A vulnerabilidade à violência é maior em algum perfil de mulher?
É generalizada. Pesquisa recente da Actionaid [ONG global pelos direitos humanos] revelou que 86% das mulheres já foram assediadas na rua. Mas é claro que ter mais acesso à educação, mais autonomia econômica, uma rede de apoio à disposição diminui os riscos. Então, as políticas públicas precisam garantir que qualquer mulher, em qualquer situação sinta que está empoderada.
Aparatos tecnológicos de troca de imagens e vídeos contribuem com o aumento da violência contra a mulher?
A ciberviolência, difundida pela internet e pelas mídias sociais, é uma questão gravíssima e é um crime. Pensar que esse caso ocorrido no Rio foi divulgado nas redes é um absurdo sem tamanho, mas é relevante lembrar que 800 pessoas denunciaram a postagem e a trataram como inaceitável.
A representação mais igualitária da mulher em diversas esferas sociais também pode implicar violência?
Sem dúvidas. A violência contra a mulher tem a ver com a forma como a sociedade divide o poder, os recursos, os preconceitos. Por mais que se tenha, como é o caso do Brasil, um movimento de mulheres forte, expressivo e atuante, os espaços de poder real da mulher, tanto em governos como em empresas, ainda é limitado.
O medo de denunciar ainda é empecilho para punição?
Isso está mudando bastante.
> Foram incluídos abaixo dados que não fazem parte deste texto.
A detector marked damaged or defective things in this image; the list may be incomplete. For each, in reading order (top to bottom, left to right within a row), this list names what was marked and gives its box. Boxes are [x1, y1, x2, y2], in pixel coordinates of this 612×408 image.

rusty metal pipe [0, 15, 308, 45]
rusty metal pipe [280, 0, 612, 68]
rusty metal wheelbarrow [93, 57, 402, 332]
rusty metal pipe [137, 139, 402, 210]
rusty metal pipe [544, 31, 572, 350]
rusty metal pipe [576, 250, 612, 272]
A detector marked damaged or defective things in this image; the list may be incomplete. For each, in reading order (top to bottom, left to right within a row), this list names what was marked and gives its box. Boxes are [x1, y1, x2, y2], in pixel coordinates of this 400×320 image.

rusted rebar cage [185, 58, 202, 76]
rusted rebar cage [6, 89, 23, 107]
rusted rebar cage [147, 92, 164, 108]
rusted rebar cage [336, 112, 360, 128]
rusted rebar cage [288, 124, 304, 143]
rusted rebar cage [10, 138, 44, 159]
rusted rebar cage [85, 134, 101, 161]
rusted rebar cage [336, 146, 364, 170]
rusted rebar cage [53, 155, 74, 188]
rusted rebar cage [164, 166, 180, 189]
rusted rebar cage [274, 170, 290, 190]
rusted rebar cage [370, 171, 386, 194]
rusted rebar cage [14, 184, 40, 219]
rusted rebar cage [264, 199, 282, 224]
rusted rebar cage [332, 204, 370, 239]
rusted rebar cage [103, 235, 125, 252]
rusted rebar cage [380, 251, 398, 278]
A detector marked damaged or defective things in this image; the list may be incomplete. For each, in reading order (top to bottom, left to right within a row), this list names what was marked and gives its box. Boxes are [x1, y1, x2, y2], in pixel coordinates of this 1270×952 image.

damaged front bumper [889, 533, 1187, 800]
O serviço Ligue 180 [canal gratuito para denúncias e orientações] tem sido um veículo muito importante para as mulheres terem mais informações sobre o que pode ser considerado violência, para terem com quem falar sobre suas situações e para fazerem denúncias. São 25 mil chamadas por dia. É muita gente falando do tema.
Combater os assovios para a mulher na rua é necessário?
Totalmente. Se 86% das mulheres dizem que são assediadas na rua, elas estão deixando de fazer atividade cotidianas e têm medo de estarem sozinhas. Que cidade se quer viver? Que país se quer construir? Esses comportamentos são formas de violência e fazem parte de uma cultura machista que acha que se pode mexer de maneira psicológica, física e sexual com uma mulher em local público. Na pesquisa da Actionaid, 8% das mulheres disseram ter sido estupradas em espaços públicos. Número enorme. Temos de falar contra todos os tipos de violência contra a mulher, desde o assédio na rua, no trabalho, em casa e até na política.